Папа усмехался в усы. «Статую» хотели зарубить на комиссии, но председатель сказал, что плакат – жизненный, так как показывает распущенность Америки. А потом повесил его в своём кабинете.
16. Про мои мечты
Вот был бы у меня мужик, я бы его за пивом отправила, а так пришлось тащиться самой. По дороге купила компьютерную игру «Моя фантазийная свадьба». Уж больно аннотация понравилась: «Спланируй самый счастливый день в твоей жизни! Выбери жениха, платье, торт и всё остальное! Воплоти свои мечты в реальность! Твой суженый ждёт тебя!»
А ниже приписка: «Для детей от 6 до 12 лет».
17. Про мои детские травмы
Впервые я столкнулась с миром криминала в восемь лет.

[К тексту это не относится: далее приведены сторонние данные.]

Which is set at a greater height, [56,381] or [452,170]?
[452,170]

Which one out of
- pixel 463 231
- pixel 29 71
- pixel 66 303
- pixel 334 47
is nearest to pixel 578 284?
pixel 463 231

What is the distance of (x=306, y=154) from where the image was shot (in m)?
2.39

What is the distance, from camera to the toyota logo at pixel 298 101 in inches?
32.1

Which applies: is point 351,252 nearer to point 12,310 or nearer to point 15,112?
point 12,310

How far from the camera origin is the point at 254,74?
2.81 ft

В кармане моего школьного фартука хранилась сокровищница: знаменитая на весь 2-й «Б» коллекция календариков. Я владела очень ценными экземплярами из серии «Города» и «Цирк». Более того, у меня был всамделишный ГДРовский календарик с кораблём.

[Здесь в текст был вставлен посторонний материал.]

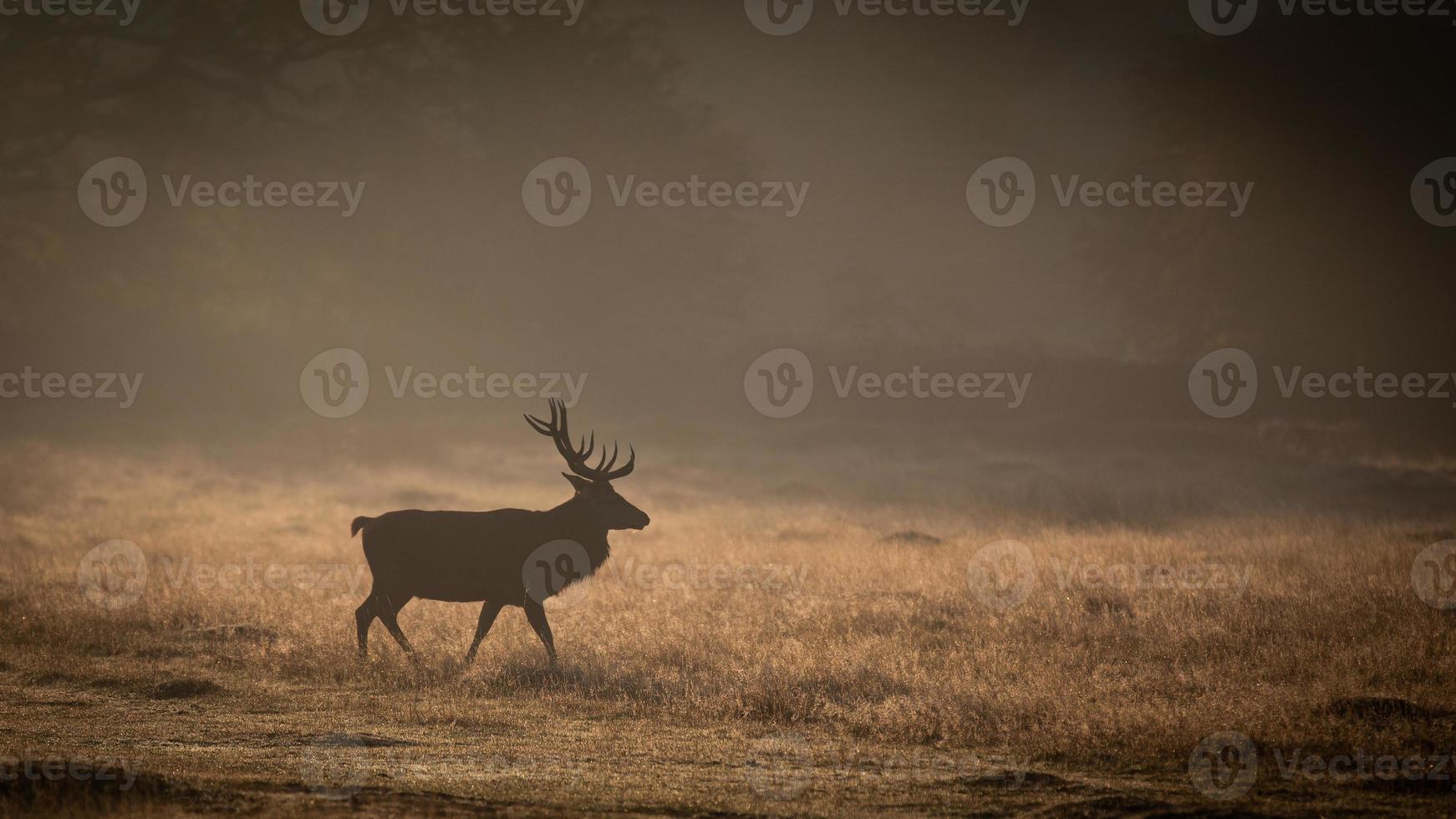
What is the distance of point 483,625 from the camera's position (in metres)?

Как мне завидовали! Мне предлагали обменять его на любые богатства – хоть на настоящую кнопочную ручку, хоть на дюжину фиолетовых биток. Но я была непреклонна и хранила кораблик, как Кощей – свою смерть.
Каждые вторник и пятницу я брела в музыкальную школу на репетицию детского хора. Петь модные песни нам не разрешали, и мы печально тянули программное – «Шла баржа по Волге широкой».
Бог ведает, почему хормейстер Маргарита Александровна мучила нас бурлацкими песнями. У нас весь репертуар состоял из «Дубинушек» и «Похоронили парня под откосом».
Как страстно мы завидовали Школе искусств! Там детский хор бацал «Мы красные кавалеристы» и «Шёл отряд по бережку». У них и форма была лучше: брусничные плиссированные юбки, галстуки-бабочки и будёновки. А у нас – унылые жабо, напоминавшие кухонные занавески.
Единственное, что спасало меня от скуки репетиций, – это календарики. Сядешь на последний ряд, разложишь их на коленках… Девчонки смотрят и завидуют!
Но однажды приключилась беда.
– А ну дай сюда! – сказала Маргарита Александровна, которой очень не понравилось, что все глядели на меня, а не на неё.
Я протянула грозной женщине календарик, который похуже.
– Все, все давай! – велела Маргарита Александровна.
Мои «Города» и «Цирки» перекочевали в упитанную ладонь музыкального работника. «Кораблик» уплыл следом.
Петь я уже не могла: губы дрожали, слёзы текли ручьями и скапливались, невытертые, под подбородком.
После репетиции я подошла к роялю.
– А можно…
– Нельзя! – отрезала Маргарита Александровна. – Отдам только родителям.